Building a relationship with a boarding facility, either a kennel or home environment, will help you when emergencies arise. Whether you travel frequently or not, allowing your dog to build a relationship with their sitter will help them feel more at ease when left behind.

Extra Supply List

  • Leash

  • Collar 

  • Place Cot 

  • Dog Bed 

  • Paper Towel 

  • Rags 

  • 100% Pure Canned Pumpkin

  • Travel Crate 

  • Water Bowl 

  • Dog Door Bells

  • Brush 

  • Nail Clippers 

  • Quick Stop

Picking Up your Puppy

The drive home and the first few days

The drive home with your new puppy is a very exciting time for you, but can be a stressful time for your puppy. In order to help make the drive as safe and stress free as possible, there's a few things you can do. We recommend bringing a travel crate, a blanket to cover the crate, a warm comfy blanket and a stuffed animal.  When you arrive to pick up your puppy, try not to create too much excitement. Remember you want your puppy to remain as calm as possible, they have a long drive ahead and it is more then likely their first time in a car.  Place your puppy in the crate with the comfy blanket and the stuffed animal to snuggle with. You can also cover the crate with a blanket, it can help the puppy feel more secure.  

Once you arrive home you need to keep things very low key.  This is not puppy show and tell time for friends, family and neighbours. Keep in mind your puppy has just been removed from the only environment they know, without their family, their support system. Remember, puppies also go through a fear period between 8-10 weeks and until you know your puppy, play it safe. Allow your puppy to go potty, bring them inside and place them in their exercise pen area to decompress. 

The First 48 Hours


Limiting physical touch the first few days allows our puppies the opportunity to feel more secure. After all, as much as we already love them, they don't know us just yet.


If your puppy is refusing food, don't worry this is normal. Some puppies will not eat until they feel safe and secure.


Do not allow your children to run, play, scream or be overly excited in the house. If your puppy is already overwhelmed, this will simply make them more agitated and concerned.
################
TASK GOAL>
In the puppy care text, what four items are recommended for the drive home with a new puppy? The records have no connection to the puppy care text.

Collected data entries
################
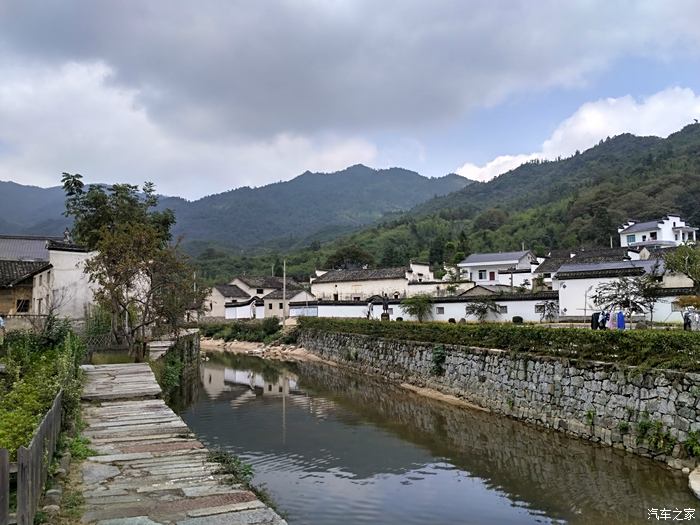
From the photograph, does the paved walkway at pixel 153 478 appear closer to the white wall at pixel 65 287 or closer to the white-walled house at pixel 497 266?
the white wall at pixel 65 287

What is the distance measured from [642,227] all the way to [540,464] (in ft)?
193

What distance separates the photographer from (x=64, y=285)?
87.7ft

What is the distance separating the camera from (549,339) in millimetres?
18594

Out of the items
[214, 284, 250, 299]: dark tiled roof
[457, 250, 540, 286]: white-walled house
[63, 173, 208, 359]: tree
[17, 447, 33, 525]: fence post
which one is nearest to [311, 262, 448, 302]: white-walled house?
[457, 250, 540, 286]: white-walled house

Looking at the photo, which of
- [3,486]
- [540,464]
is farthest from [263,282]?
[3,486]

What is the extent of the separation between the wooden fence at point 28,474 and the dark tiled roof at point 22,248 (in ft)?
110

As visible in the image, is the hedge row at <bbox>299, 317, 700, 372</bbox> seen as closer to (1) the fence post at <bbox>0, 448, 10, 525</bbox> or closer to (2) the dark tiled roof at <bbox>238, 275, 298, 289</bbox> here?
(1) the fence post at <bbox>0, 448, 10, 525</bbox>

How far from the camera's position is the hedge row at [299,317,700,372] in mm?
13773

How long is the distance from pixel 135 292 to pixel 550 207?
273 feet

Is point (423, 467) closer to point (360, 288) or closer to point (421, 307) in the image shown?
point (421, 307)

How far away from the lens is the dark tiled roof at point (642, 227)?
63.3 meters

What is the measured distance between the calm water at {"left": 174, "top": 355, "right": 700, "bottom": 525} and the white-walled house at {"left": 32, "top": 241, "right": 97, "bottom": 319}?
8.41 meters

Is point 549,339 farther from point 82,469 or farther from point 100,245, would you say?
point 100,245

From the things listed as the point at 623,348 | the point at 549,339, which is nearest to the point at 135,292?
the point at 549,339
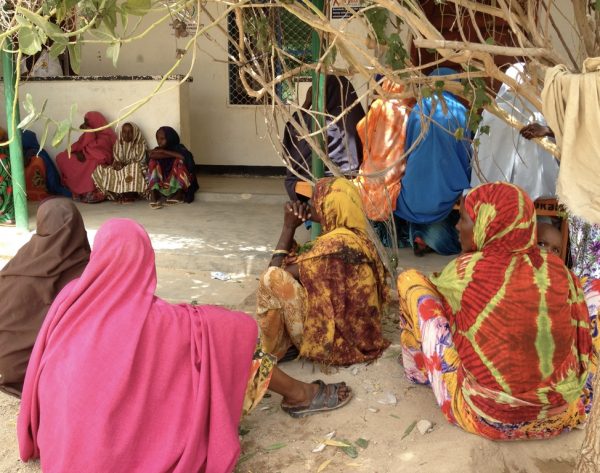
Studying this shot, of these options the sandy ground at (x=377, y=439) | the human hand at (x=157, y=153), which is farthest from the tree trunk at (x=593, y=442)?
the human hand at (x=157, y=153)

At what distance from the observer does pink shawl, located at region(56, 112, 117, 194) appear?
304 inches

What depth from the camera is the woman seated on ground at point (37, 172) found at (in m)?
7.62

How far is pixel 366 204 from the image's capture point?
481 centimetres

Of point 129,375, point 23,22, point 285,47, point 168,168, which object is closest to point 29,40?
point 23,22

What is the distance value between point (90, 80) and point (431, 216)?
5002 mm

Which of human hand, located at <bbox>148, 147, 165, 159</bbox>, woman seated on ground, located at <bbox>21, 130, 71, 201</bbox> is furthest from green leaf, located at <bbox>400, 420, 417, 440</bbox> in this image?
woman seated on ground, located at <bbox>21, 130, 71, 201</bbox>

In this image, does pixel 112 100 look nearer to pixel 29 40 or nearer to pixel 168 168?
pixel 168 168

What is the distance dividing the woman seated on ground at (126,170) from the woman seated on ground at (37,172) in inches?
24.4

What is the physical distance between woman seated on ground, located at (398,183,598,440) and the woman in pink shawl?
596cm

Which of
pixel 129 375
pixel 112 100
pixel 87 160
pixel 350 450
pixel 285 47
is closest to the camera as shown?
pixel 129 375

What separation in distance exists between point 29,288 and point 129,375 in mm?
956

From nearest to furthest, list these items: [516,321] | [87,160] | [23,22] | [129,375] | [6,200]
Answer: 1. [23,22]
2. [129,375]
3. [516,321]
4. [6,200]
5. [87,160]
################
RESULT>
A travel crate, a blanket to cover the crate, a warm comfy blanket and a stuffed animal.